Adams told the Chronicle, "This is in the early stages, and we wanted them to start thinking about it. I don't think the community is big enough for two animal shelters. It makes sense to put our eggs in one basket and have one fine facility."

Crossville Police Chief David Beaty said the issue began at the first of August.

"It was going good then they said they were at full capacity," Beaty said. "Since they refused to take those animals, we had no other place to take them. The county has been good to work with us on this."

The Humane Society of Cumberland County is now a guaranteed adoption facility, which means they keep strays longer than the mandated three-day period.

According to the shelter director, Mark A. Greer, there was about a week and a half where the shelter was full and did not have the capacity for more animals. He turned away three strays brought in by animal control. On Wednesday, he said he accepted two from the city's animal control officer the day before because adoptions had made space available.

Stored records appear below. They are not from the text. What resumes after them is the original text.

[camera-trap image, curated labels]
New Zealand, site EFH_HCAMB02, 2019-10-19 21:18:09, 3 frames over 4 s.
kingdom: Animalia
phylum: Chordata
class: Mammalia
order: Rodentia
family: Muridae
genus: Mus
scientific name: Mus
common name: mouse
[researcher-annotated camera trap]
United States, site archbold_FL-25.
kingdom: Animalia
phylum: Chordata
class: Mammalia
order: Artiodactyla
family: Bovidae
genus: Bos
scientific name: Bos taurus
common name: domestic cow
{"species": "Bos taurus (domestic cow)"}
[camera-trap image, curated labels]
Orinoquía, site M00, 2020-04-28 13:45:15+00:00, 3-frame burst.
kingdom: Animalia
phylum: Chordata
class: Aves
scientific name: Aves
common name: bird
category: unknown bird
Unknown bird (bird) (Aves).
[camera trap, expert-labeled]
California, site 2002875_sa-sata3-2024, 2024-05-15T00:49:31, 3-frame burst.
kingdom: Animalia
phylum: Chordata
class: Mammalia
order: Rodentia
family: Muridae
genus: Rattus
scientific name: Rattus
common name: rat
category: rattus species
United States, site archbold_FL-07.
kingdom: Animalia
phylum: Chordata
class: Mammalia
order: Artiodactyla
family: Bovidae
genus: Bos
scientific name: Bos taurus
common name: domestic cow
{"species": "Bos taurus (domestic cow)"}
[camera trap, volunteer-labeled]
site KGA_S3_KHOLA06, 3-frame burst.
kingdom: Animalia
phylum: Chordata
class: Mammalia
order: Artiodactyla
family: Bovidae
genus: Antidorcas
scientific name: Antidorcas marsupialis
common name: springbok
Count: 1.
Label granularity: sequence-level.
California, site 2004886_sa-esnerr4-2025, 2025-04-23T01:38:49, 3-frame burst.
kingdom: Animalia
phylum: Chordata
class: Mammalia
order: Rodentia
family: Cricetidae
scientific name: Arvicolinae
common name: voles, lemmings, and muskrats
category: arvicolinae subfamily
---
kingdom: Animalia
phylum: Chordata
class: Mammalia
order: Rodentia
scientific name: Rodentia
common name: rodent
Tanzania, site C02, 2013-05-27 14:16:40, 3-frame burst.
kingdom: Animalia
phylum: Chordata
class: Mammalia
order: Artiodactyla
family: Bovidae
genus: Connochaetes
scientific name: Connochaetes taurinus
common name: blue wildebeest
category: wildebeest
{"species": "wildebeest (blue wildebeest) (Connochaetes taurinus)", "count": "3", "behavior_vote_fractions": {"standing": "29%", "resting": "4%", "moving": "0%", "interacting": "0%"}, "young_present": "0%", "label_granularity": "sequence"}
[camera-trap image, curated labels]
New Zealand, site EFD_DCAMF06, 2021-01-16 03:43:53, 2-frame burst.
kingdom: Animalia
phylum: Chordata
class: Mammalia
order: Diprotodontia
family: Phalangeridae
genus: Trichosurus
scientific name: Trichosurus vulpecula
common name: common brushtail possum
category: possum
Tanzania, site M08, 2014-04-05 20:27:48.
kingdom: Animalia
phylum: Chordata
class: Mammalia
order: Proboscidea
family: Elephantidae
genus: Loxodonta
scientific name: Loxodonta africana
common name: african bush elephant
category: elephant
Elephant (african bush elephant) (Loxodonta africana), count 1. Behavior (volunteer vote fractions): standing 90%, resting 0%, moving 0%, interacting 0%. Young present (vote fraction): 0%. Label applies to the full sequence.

"We don't have a contract with the city right now," Greer said. "But we do try to take animals brought in by animal control as a priority."

Hill said, "What the Humane Society has decided to do, and this is to their credit, is trying to have a no-kill shelter."

He said the county facility had euthanized 840 animals through mid-June. Last year at that time, the facility euthanized more than 1,000 animals.

During discussion Monday, some members of the county commission were hesitant to approve a contract with the city they had not had time to study.

Harry Sabine, 1st District commissioner, said, "I agree in principle and in the interim, we should accommodate the city as best we can. But I totally resist suspending the rules to approve a contract I haven't even seen."

Because the contract and resolution were not part of the commission's agenda, the commission would have needed to vote to suspend the rules to consider the issue.

Lynn Tollett, 3rd District commissioner, said, "Its a multi-faceted situation. But, like the mayor said, the city's got a situation. We should sanction what's going on so we have a contract per se."

There was also concern the extra animals would increase the workload, calling for another position at the county facility.

"We cut a position there because we didn't have the funding. Would this cause us bigger problems?" Mike Harvel, 7th District commissioner asked.

Hill said they would likely need additional help, either part time or full time, with appropriate certifications to euthanize the animals humanely.

"I think she'll need some additional help and I think you should take the $25,000 and figure out how you want to help her," Hill said.

Sabine moved to suspend the rules and authorize the county to accommodate the city in regard to animal control until a contract or agreement can be worked out. The motion was supported by Jim Inman, 1st District commissioner. The motion passed unanimously.

At Tuesday's meeting of the building and grounds committee, Harvel moved for Carey to pursue a partnership with the city, supported by Inman. The motion passed the committee unanimously.